Two months ago Donald Trump shocked the world by winning the election. Regardless of your political persuasion or whom you support you were likely surprised by his win. Data Analysis of elections are almost a national past time. All of the models and analysis predicted a different outcome. Even the stock market itself predicted a different result, and as a result there was a period of havoc in the market while the stock market corrected.
Similarly, people have built predictive models of stock market prices, climate change, day to day weather, and even your purchasing habits. Now plenty of these models are accurate, and will accurately predict outcomes. However, the important thing to understand is that models are based on assumptions.
For much of my last job I managed a team of Data Analysts, or Data Scientists as they are now more commonly called. During this time it was my team’s task to build models to predict everything from break down rates of instruments to buying patterns of customers. Using these analysis we would attempt to position our organization to respond to customer needs with a minimum of costs. Sometimes we got it right, in which case our engineers covered the customer need in a timely manner and at the lowest cost to our company. Other times though we got it way wrong and had to employ temps and other mitigating measures.
The difference between success and failure in these analyses was usually based on whether we had made the correct assumptions as the basis for our analysis. Had we correctly assumed the customer’s usage rate of their instrument? What about the cleanliness of their lab? Whether the customer regularly engaged in preventative maintenance? These all helped start us on the path to creating a model.

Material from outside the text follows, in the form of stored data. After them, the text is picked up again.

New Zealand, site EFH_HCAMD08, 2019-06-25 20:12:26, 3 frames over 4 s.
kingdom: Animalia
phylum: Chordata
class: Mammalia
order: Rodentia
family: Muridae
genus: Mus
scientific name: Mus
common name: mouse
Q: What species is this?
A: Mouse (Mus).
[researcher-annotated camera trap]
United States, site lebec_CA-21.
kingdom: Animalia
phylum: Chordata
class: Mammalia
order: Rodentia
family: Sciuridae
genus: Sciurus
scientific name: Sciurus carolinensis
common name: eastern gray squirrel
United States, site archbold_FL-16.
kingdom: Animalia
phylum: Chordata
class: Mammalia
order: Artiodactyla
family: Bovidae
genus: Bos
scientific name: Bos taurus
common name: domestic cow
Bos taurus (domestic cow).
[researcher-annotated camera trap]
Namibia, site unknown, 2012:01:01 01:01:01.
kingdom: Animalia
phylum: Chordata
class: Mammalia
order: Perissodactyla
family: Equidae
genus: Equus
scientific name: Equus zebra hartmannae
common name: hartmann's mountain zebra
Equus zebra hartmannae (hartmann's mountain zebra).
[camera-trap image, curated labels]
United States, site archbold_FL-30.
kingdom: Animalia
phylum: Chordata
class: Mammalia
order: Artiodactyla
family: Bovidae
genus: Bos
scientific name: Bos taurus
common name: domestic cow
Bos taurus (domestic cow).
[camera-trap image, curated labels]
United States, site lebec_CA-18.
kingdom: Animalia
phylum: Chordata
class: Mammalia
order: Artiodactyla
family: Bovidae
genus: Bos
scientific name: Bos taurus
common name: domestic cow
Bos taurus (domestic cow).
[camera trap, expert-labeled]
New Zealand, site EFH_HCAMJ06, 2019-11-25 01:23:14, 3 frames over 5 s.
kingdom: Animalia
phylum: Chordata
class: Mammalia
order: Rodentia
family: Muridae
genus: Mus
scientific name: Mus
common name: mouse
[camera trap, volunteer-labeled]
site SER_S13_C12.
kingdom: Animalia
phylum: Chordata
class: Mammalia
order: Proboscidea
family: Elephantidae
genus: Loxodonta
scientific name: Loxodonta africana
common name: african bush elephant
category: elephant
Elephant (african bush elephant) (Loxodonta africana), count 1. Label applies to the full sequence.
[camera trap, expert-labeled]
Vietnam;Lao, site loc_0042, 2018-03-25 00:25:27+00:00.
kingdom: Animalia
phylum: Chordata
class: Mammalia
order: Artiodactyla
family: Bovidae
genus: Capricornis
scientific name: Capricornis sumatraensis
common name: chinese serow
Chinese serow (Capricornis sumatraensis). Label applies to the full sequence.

Mean, Median, and Distribution
There is a popular saying, “there are lies, damnable lies, and statistics”. You can make statistics say anything with enough effort, simply by modifying the underlying assumptions. Take statistics on the average net worth of society as a simple example. If you assumed that society was evenly dispersed, you would use a mean, which measures the average of all numbers. However, if you assumed that there was significant income variety you might take the median, which is the middle value. But that also still might not show the story. Imagine a striation where most people are either very poor or very rich with no in the middle. In that case you would not want to look at either the mean or the median. Instead you would want to look at the distribution of incomes.
The other major thing you need to consider is whether your sample truly represents the population of outcomes. If you are predicting an election, for example, you’re likely basing your predictions on polling people, social media, or both. The issue of course is perhaps this means a large portion of society is not represented. The idea that society is represented is in fact another one of those assumptions.
This is also why predicting individual stock outcomes is so hard. We have a data set of outcomes that even in the longest running stocks is probably 180 years. And yet 180 years denotes only 150 distinct 30 year periods that would represent your investment horizon. It is extremely likely there is a 30 year period somewhere in the future that will not be like any of those previous periods. It is unlikely that all 30 year periods are represented in the data, which explains why individual stock prediction is not particularly reliable. Overall economic data has a longer track record, which is why it is likely at least slightly more reliable. Still even if statistics somehow get it right they still have not told you “Why?”.
Why or What does the data mean
Often we look at data and see a situation that occurs at the same time as some other occurrence. If it does it frequently enough you will hear we call something correlated. Correlation is helpful as it can tell us how frequently two things occur together (or don’t). However, what it can’t tell you is causation. What truly caused something is only determinable via using tools like the scientific method and testing. Why? Because even if they occur together they may just be doing so based on a coincidence. They also might be caused by some altogether different phenomenon. I saw this regularly when we’d look at a data set superficially before splitting our data by things like customer type, region, etc. Prior to splitting you might see an improvement based on an action, but if you split up the data you could see any change was caused by a demographic variable, not an improvement. Knowing what variables to control for are defined by those scientific tests. These tests are also what should ultimately define the assumptions I mentioned a few paragraphs ago.
The final important aspect of data analysis is benchmarking. Benchmarking is choosing an item of similar consistency to compare numbers against. So say you’re looking at a company and trying to decide if it is using too much leverage? In this case you would compare the company to others in their industry to determine the true situation. Looking at the company in a vacuum would not take into account if it is a asset dependent business like a railroad. Comparing in the context of all factors would tell you which company in an industry is the better bet to succeed. The risk again is what assumptions led you to the comparison. Should AirBnb for example be compared to Marriott? Visa to Amex (Only one actually provides the lending behind the card)?
Data Analysis Take Aways
Ultimately whenever you see models or predictions, you should ask what assumptions were used to make the prediction, what variables they controlled for, what is the benchmark if any, and how they viewed the results. Ask what evidence was used to formulate and justify those assumptions. In particular, since this is a finance blog, the relationship is primarily related to those stock and economy predictions. As you dig you will find that the better models have significant testing behind them, but many are just gut feel. Even those market prediction models with significantly more data that are significantly tested still go wrong from time to time. When they do go wrong we learn one more thing about our world that allows us to iterate closer to a correct model. In the interim, until something like a financial model is perfected, you are probably better off investing in index funds. However, if you venture beyond them always remember to ask.
Do you use Data Analysis to choose investments?